- TASK GOAL
Rewrite the stretch of the listing from the line containing "What member of" through the end of the listing, replacing "camera" with "observer" and leaving all else unchanged.
◆ ◆ ◆ ◆
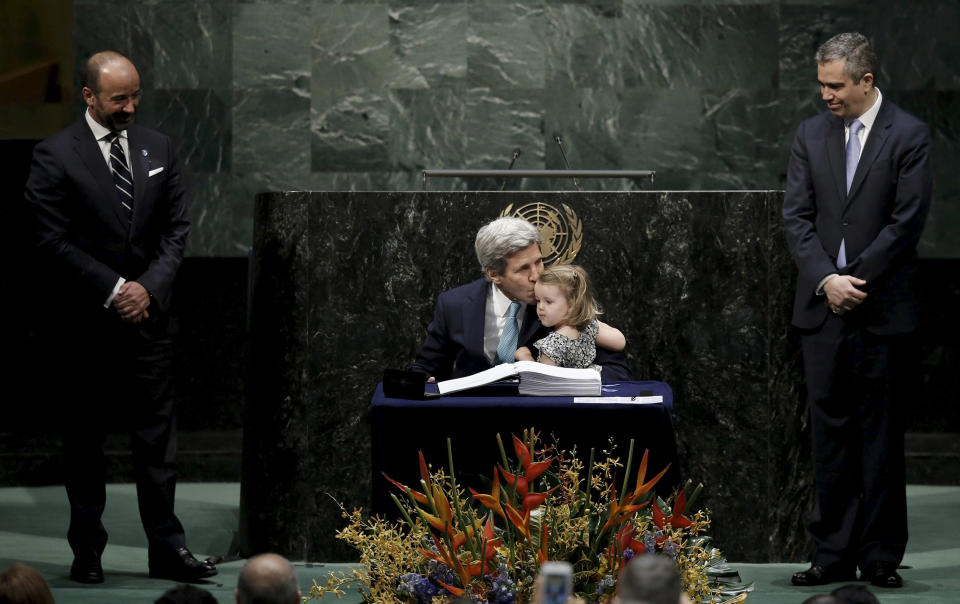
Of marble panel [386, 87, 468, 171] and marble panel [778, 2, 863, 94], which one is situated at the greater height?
marble panel [778, 2, 863, 94]

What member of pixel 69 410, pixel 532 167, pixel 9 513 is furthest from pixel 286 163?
A: pixel 69 410

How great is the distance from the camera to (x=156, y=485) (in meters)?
◆ ◆ ◆ ◆
- RESULT OF THE TASK
What member of pixel 69 410, pixel 532 167, pixel 9 513 is furthest from pixel 286 163?
A: pixel 69 410

How great is the distance from the observer to (x=156, y=485) (in meters)?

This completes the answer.